(Document extract)
That's good news. Did you put Teflon on the threads? Anyway, this is why I put a 90* bend in it, when you want to drain it, it doesn't turn the pipe out of the block. I'd recommend it, it makes oil changes easier, especially if you throw a ball valve on it. Changing oil is the life blood of the engine. I do it often, I don't wait for 20 hours.


----------



## Oneacer (Jan 3, 2011)

@jsup

Real nice setup ... I just use the straight pipe with the cap.

Note: On the 99.00 Predator I had to order an aluminum 10 mm male thread by female pipe adapter in order to extend beyond the frame for easy drainage.

Like this:

https://www.ebay.com/itm/Pipe-1-4-N...apter-Fitting-Oil-Pressure-N-6L-/201765011596


----------



## jsup (Nov 19, 2017)

oneacer said:


> @jsup
> 
> Real nice setup ... I just use the straight pipe with the cap.
> 
> ...


I've been doing it to my power equipment for years. Just makes it so much easier to do what otherwise could be a messy job..

In the case where there's an outlet and you have to take the tire off, I run it 90 Degrees to the back of the machine. 

I don't know why they make it such a PIA to change the oil. No matter what you do, without modification it's messy. 

















By doing this you change the direction of rotation to loosen the cap off the oil drain, never having to worry about the pipe in the crankcase coming loose.


----------



## FullThrottle (Apr 7, 2017)

I sure like this setup,I have to place a pan on the Honda tracks to keep oil from getting on to it.Hopefully I can add this mod. to mine. it sure would make life easier than having a mess over everything.

(Instructions)
1. Answer these questions from the forum thread on oil drain setups, one line each:
(a) What part did Oneacer order for the 99.00 Predator?
(b) When there's an outlet and the tire has to come off, which way does jsup run the drain?
(c) What does FullThrottle have to place on the Honda tracks?
2. Summarize the forum thread on oil drain setups in two sentences.
3. Write the next post in the forum thread on oil drain setups, following FullThrottle's reply.

(Material provided)
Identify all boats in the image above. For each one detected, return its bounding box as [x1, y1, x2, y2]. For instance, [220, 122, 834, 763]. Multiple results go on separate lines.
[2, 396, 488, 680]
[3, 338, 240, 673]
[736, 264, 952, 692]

(Outputs in order)
1.
(a) An aluminum 10 mm male thread by female pipe adapter.
(b) 90 degrees to the back of the machine.
(c) A pan.

2. One poster puts a 90-degree bend in the engine's oil drain so the pipe doesn't turn out of the block when draining, and recommends adding a ball valve to make oil changes easier. Another poster uses a straight pipe with a cap, and a third hopes to add the modification so oil won't get onto the Honda tracks.

3.
jsup said:


> I've been doing it to my power equipment for years. Just makes it so much easier to do what otherwise could be a messy job..
> 
> In the case where there's an outlet and you have to take the tire off, I run it 90 Degrees to the back of the machine.
> 
> ...


----------



## vinnycom (Nov 6, 2017)

agreed its a stupid design, but it gives me a reason to take off wheel and apply anti seize onto shaft. um, i "should" also do same to the other tire/axle


----------



## jsup (Nov 19, 2017)

missileman said:


> I sure like this setup,I have to place a pan on the Honda tracks to keep oil from getting on to it.Hopefully I can had this mod. it sure would make life easier than having a mess over everything.


Taking the cap off this brand new machine, it was TIGHT. I had to put a vice grip on the pipe coming out of the machine, and use my biggest 1/2 inch breaker bar to get the cap off. It was VERY TIGHT and started coming out of the block. That's why I do it, plus it's neater.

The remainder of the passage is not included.